To-do item: Render the records between the lines holding "Personalized Coffee Mug" and "Nexera Entryway Wall-Mounted", inclusive, as a Markdown table with the columns Row and Text, skipping any blank lines and leaving the pictures out.

──────── Records

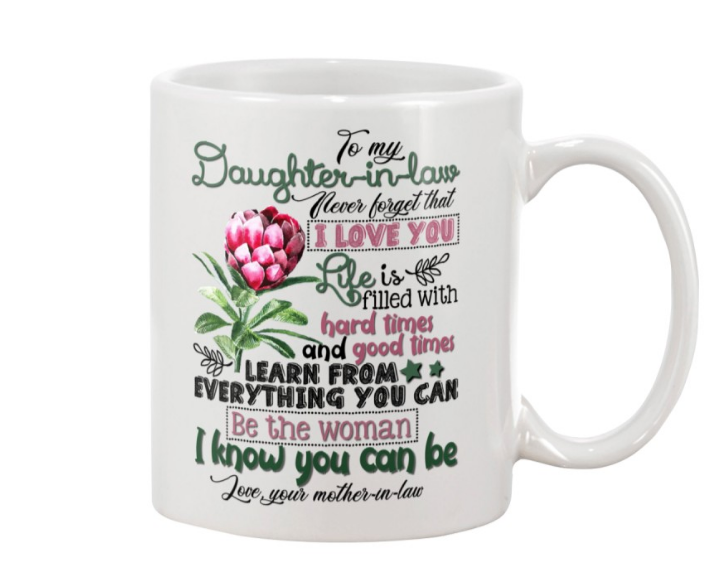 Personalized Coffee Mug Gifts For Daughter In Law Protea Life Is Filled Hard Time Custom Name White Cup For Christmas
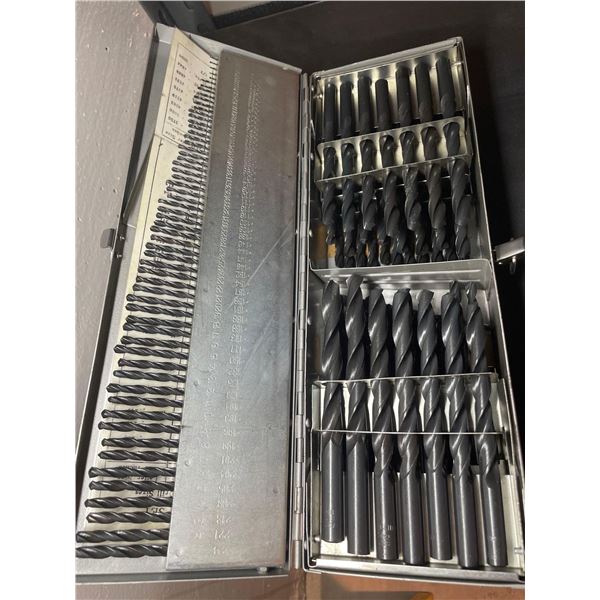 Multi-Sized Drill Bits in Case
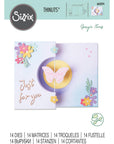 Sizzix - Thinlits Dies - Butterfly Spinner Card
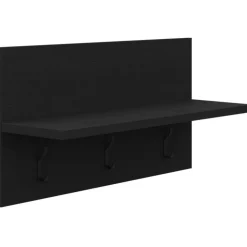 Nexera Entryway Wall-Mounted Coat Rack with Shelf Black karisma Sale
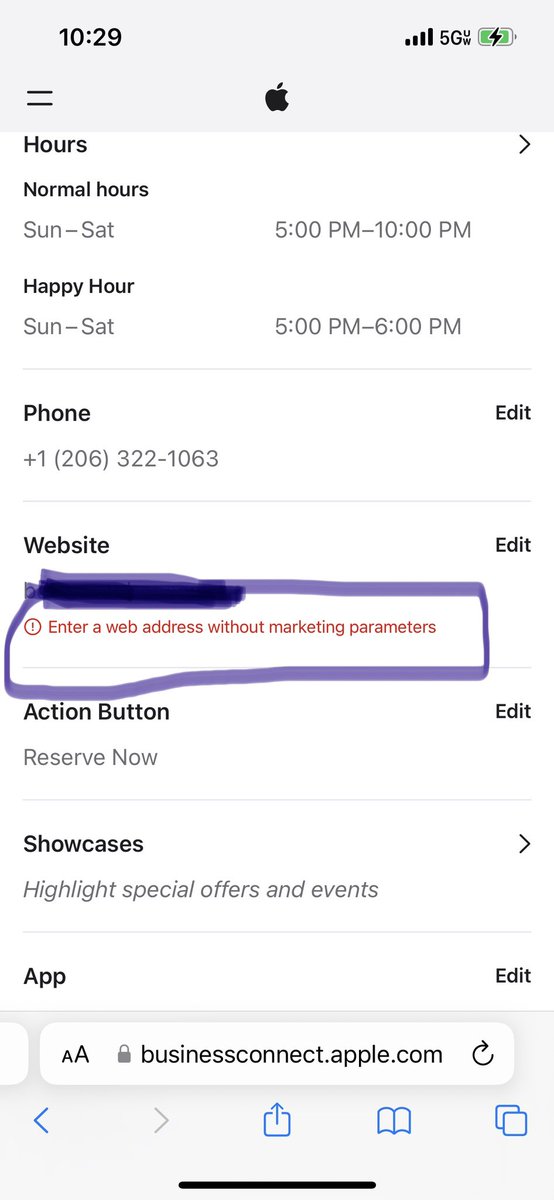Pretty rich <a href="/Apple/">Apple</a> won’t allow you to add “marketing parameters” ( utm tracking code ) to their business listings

────────────────
──────── Records

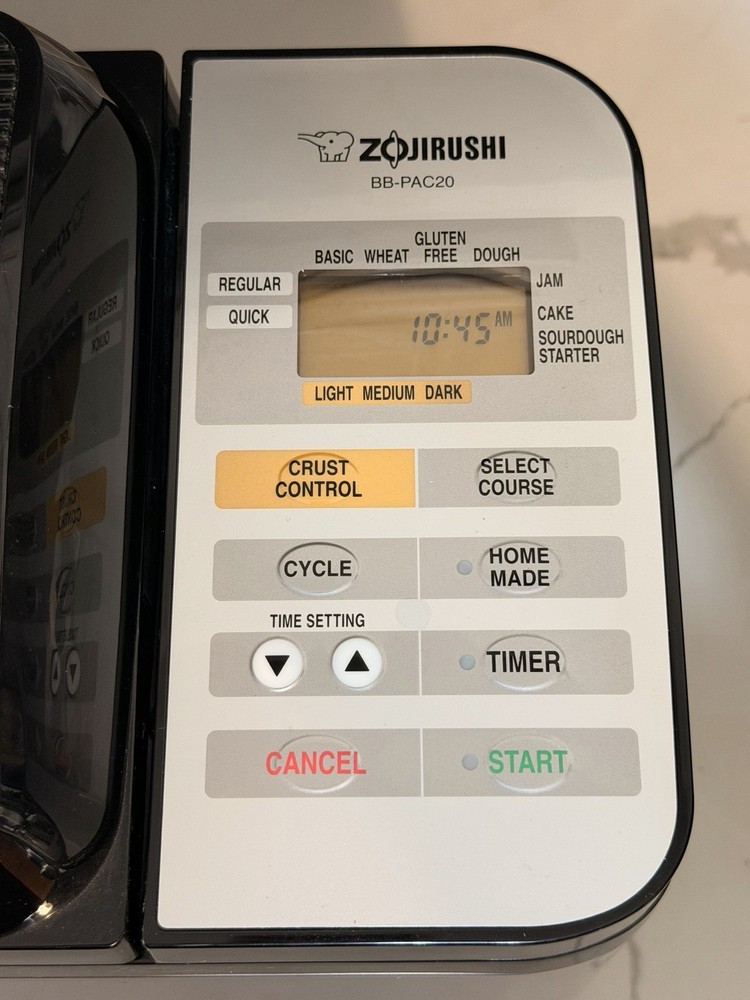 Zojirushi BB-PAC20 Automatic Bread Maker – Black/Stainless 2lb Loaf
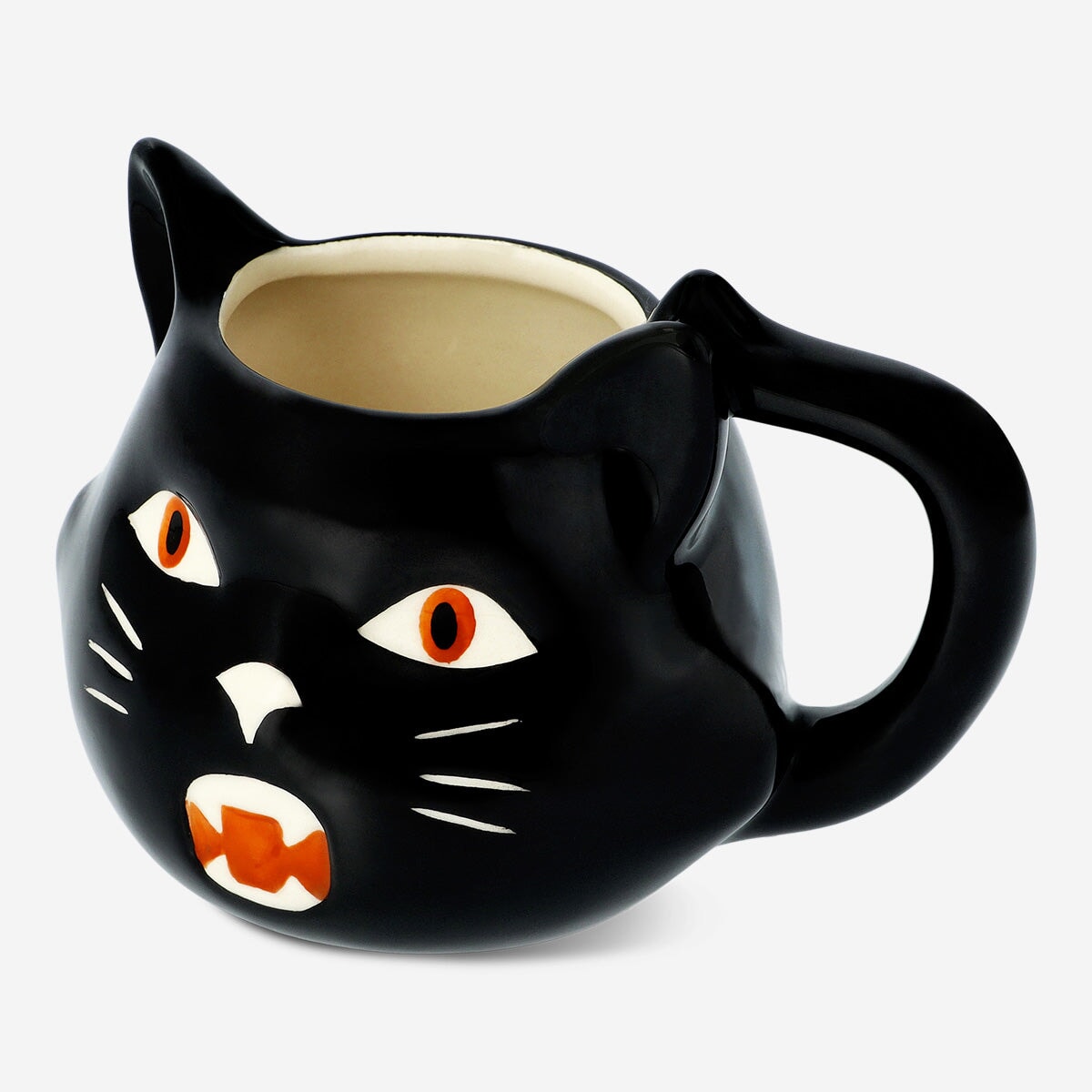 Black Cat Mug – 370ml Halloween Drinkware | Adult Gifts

────────────────

Task answer:
| Row | Text |
|---|---|
| 1 |  Personalized Coffee Mug Gifts For Daughter In Law Protea Life Is Filled Hard Time Custom Name White Cup For Christmas |
| 2 |  Multi-Sized Drill Bits in Case |
| 3 |  Sizzix - Thinlits Dies - Butterfly Spinner Card |
| 4 |  Nexera Entryway Wall-Mounted Coat Rack with Shelf Black karisma Sale |